Orbis Global Cautious

Orbis Global Cautious invests globally across a number of asset classes including equities, fixed income and commodities. The fund seeks to apply a cautious balance between investment returns and risk of loss using a global diversified portfolio and targets growth on a three-year rolling basis.
Our Opinion
Fund Manager
Fund Manager

Alec Cutler, Fund manager Alec, a Director at Orbis Holdings Limited since 2004, holds a Bachelor of Science (Honours) in Naval Architecture from the United States Naval Academy and an MBA from The Wharton School of the University of Pennsylvania. He is also a Chartered Financial Analyst. Before joining Orbis, Alec spent 10 years at Brandywine Asset Management, LLC, where he managed the Relative Value strategy, co-managed the Large Cap Value area, and was a member of the Executive Committee.
Fund Performance
Risk
Company Description
Investment process
This fund follows the wider process at Orbis of being contrarian, long-term global investors - searching for intrinsic value in the market. The firm has a bank of around 50 analysts globally, working on in-depth company research across different regions – this is in addition to the eight-strong multi-asset team. All fund managers can see analyst recommendations in real time, and have access to any report or document that any Orbis analyst has ever written about a company. The multi-asset team also brings its own equity and fixed income ideas to the table – with a focus on moderate-risk equities.
The process begins with quantitative and qualitative screening to identify potential areas of interest. This is followed by three phases of fundamental research, designed to find the most promising ideas. The first phase sees an analyst spending a day working on a specific idea/area – any ideas are then discussed between the analyst and the portfolio manager. The second phase is a deeper analysis, which could involve a team meeting on the idea. The final phase is an intensive look at a potential holding, which involves one person leading on the position and a further two members of the team working directly with that person.
The next stage is called Thesis Defence. This is a policy group meeting which acts as a forum for peers to review the potential addition and find possible red flags. The final stage is security selection. The fund is fairly concentrated with around 100-120 positions. Alec directly manages both the equity and currency hedging, with input from the group’s quant and currency analysts. Positions are held with a three to five-year time horizon.
There are subtle differences between this portfolio and the Balanced vehicle. Orbis Global Cautious will typically have double the exposure to fixed income, which will include lower/no allocation to the likes of high yield and a greater focus on government treasuries and Treasury Inflation-Protected Securities (TIPs). The increased fixed income exposure means there is roughly half the amount held in equities (compared to the Orbis Global Balanced fund). Within this allocation, Alec is likely to have less exposure to higher-risk equity names.
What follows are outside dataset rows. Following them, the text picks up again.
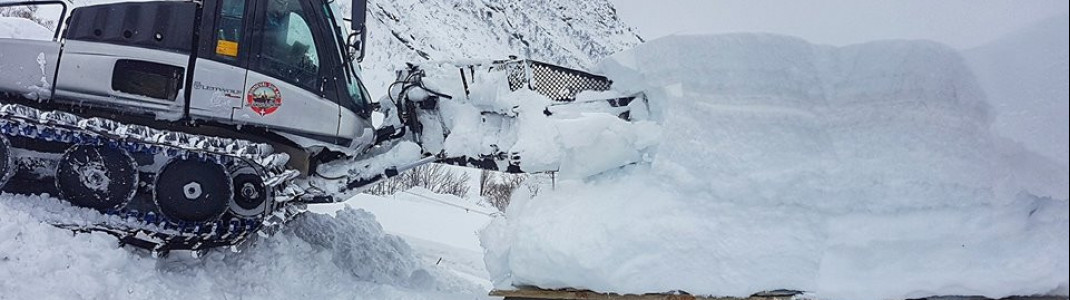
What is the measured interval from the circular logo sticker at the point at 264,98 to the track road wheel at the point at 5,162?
4.85 ft

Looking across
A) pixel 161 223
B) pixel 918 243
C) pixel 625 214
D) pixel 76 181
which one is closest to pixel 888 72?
pixel 918 243

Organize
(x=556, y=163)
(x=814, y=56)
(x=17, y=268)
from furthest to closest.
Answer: (x=556, y=163), (x=17, y=268), (x=814, y=56)

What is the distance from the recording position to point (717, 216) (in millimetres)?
4199

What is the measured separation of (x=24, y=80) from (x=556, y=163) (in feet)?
11.8

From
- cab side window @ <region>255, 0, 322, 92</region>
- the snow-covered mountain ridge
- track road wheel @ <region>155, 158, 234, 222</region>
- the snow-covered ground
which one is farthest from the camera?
the snow-covered mountain ridge

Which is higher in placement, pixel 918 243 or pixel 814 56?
pixel 814 56

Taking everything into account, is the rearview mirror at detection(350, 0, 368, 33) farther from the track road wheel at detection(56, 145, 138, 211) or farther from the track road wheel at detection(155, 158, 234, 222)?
the track road wheel at detection(56, 145, 138, 211)

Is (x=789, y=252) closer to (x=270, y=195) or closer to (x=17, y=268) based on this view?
(x=270, y=195)

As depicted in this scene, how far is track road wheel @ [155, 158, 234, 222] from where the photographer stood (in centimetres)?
536

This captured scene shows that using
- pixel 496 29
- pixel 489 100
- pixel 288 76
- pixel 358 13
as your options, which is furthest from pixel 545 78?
pixel 496 29

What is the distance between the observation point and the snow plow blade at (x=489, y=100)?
18.2 ft

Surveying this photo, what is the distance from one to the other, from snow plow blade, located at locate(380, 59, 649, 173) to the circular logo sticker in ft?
2.92

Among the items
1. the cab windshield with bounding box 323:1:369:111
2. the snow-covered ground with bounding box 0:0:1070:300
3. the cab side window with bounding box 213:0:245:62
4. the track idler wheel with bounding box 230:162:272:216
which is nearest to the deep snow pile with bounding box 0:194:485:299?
the snow-covered ground with bounding box 0:0:1070:300

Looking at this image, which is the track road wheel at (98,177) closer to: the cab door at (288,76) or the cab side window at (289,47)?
the cab door at (288,76)
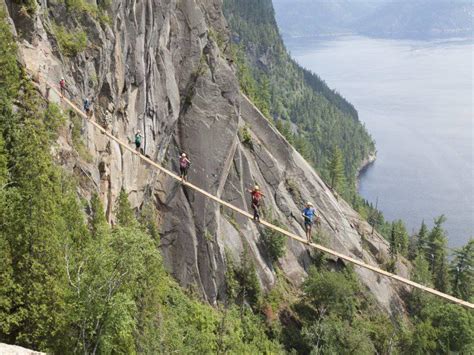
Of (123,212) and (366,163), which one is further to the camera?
(366,163)

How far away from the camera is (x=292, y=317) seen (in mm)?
48094

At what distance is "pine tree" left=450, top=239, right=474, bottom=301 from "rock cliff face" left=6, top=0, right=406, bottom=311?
40.7ft

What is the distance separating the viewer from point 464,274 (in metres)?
68.6

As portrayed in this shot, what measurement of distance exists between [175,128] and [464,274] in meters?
48.2

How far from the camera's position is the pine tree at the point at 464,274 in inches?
2635

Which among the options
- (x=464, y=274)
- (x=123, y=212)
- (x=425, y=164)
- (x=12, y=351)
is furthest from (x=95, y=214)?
(x=425, y=164)

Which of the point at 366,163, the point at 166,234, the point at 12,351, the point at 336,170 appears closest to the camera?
the point at 12,351

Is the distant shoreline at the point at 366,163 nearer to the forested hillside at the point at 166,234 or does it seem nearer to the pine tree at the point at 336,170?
the pine tree at the point at 336,170

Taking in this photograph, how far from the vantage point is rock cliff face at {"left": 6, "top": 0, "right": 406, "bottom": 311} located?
27.2 metres

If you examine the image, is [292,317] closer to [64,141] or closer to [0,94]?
[64,141]

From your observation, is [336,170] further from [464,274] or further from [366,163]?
[366,163]

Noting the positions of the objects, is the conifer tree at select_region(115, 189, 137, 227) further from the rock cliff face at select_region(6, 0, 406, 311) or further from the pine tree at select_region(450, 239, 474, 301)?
the pine tree at select_region(450, 239, 474, 301)

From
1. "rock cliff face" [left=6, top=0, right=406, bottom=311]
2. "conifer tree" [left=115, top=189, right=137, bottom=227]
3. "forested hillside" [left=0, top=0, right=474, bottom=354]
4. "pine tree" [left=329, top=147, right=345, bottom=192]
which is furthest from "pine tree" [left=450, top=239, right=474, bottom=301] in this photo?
"conifer tree" [left=115, top=189, right=137, bottom=227]

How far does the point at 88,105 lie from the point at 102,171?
373 centimetres
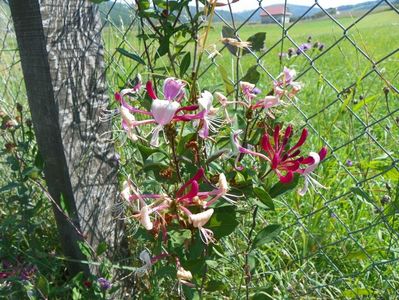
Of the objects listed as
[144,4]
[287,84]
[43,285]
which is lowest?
[43,285]

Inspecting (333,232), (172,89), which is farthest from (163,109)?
(333,232)

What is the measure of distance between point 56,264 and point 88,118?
0.51 metres

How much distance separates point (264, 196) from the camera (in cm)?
94

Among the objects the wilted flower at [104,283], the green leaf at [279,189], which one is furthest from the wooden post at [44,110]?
the green leaf at [279,189]

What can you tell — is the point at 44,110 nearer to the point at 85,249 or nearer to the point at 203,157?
the point at 85,249

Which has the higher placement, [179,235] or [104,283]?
[179,235]

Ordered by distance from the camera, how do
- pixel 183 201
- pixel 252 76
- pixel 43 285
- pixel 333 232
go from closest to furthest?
pixel 183 201 → pixel 252 76 → pixel 43 285 → pixel 333 232

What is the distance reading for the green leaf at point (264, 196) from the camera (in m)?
0.93

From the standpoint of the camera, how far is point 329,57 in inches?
265

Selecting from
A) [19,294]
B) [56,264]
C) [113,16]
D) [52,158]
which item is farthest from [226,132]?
[113,16]

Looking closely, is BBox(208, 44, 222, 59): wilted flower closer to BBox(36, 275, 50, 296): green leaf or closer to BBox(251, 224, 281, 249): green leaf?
A: BBox(251, 224, 281, 249): green leaf

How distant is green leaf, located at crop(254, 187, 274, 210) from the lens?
932 mm

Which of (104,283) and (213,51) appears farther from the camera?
(104,283)

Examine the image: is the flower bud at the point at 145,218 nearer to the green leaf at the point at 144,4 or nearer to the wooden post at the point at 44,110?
the green leaf at the point at 144,4
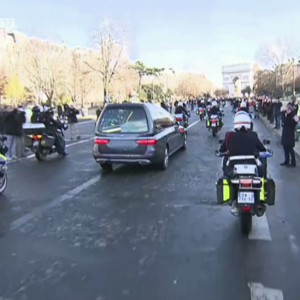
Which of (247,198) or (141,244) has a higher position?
(247,198)

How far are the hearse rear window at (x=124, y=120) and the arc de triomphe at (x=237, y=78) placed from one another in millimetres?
150484

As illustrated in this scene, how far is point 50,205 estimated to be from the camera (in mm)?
7512

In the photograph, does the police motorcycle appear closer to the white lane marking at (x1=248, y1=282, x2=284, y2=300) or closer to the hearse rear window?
the hearse rear window

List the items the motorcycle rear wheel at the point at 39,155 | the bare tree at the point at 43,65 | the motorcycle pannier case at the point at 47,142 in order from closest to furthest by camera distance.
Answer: the motorcycle rear wheel at the point at 39,155
the motorcycle pannier case at the point at 47,142
the bare tree at the point at 43,65

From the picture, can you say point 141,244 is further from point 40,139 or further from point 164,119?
point 40,139

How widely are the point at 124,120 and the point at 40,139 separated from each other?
157 inches

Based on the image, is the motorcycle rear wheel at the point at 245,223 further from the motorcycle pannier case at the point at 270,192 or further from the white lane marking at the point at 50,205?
the white lane marking at the point at 50,205

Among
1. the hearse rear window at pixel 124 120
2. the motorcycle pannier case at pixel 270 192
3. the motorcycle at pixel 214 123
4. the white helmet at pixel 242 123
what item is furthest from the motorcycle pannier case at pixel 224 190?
the motorcycle at pixel 214 123

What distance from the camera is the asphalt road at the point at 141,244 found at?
13.5ft

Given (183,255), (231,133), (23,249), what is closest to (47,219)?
(23,249)

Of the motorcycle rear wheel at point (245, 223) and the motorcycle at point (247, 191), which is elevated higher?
the motorcycle at point (247, 191)

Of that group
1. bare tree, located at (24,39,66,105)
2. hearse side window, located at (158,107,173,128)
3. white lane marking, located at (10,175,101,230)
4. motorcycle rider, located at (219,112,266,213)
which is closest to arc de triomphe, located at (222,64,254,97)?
bare tree, located at (24,39,66,105)

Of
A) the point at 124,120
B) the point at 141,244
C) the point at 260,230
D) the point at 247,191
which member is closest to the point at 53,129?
the point at 124,120

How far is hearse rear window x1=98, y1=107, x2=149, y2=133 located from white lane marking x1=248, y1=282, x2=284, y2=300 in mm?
6625
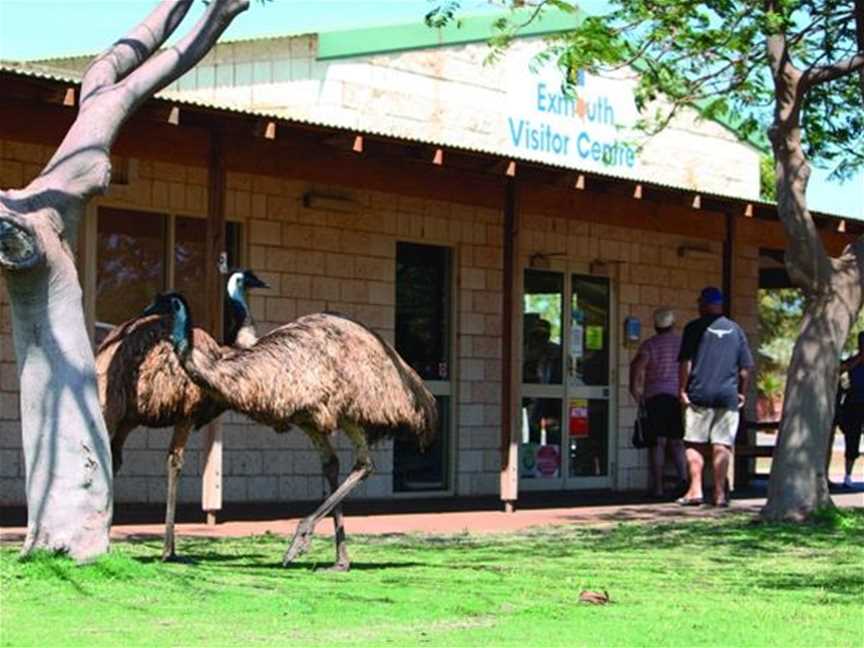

A good example of the increased risk awareness is their exposure to gold, where the team will have a greater allocation to physical gold over gold equities.
A unique element of this fund is that it has no ongoing charges. Instead, Orbis charge a 40 per cent outperformance fee if the fund outperforms its benchmark (30% MSCI World Index and 70% JP Morgan Global Government Bond Index hedged into Sterling).
These performance fees flow into a revenue reserve where they are held to be used as refunds for future underperformance (the fund refunds at a rate of 40 per cent of underperformance against the fund’s stated benchmark).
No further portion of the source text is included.